• TASK REQUIREMENTS: Format every one of the entries below as a numbered list of its lines, dropping any blank lines.

** start of SUPPLIED RECORDS **

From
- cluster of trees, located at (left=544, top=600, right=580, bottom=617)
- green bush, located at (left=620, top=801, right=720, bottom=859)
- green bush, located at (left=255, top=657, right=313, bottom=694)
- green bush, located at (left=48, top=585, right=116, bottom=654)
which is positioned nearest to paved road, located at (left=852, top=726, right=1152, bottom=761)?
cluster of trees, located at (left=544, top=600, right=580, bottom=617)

** end of SUPPLIED RECORDS **

• EXERCISE OUTPUT:
1. From
2. - cluster of trees, located at (left=544, top=600, right=580, bottom=617)
3. - green bush, located at (left=620, top=801, right=720, bottom=859)
4. - green bush, located at (left=255, top=657, right=313, bottom=694)
5. - green bush, located at (left=48, top=585, right=116, bottom=654)
6. which is positioned nearest to paved road, located at (left=852, top=726, right=1152, bottom=761)?
7. cluster of trees, located at (left=544, top=600, right=580, bottom=617)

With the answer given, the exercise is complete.